### TASK GOAL:
Among the entries below, one line contains "Николай Матвеевич Зобов" and another contains "kaipunyam.com". Transcribe those two lines and every line between them, exactly.

### DATA FOR THE TASK:
------------------------------------------------------------
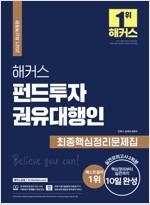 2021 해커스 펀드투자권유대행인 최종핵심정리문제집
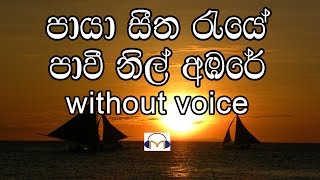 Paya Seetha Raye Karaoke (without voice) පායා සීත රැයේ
------------------------------------------------------------
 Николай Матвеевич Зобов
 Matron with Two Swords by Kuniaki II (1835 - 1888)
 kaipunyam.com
------------------------------------------------------------
### EXERCISE RESPONSE:
 Николай Матвеевич Зобов
 Matron with Two Swords by Kuniaki II (1835 - 1888)
 kaipunyam.com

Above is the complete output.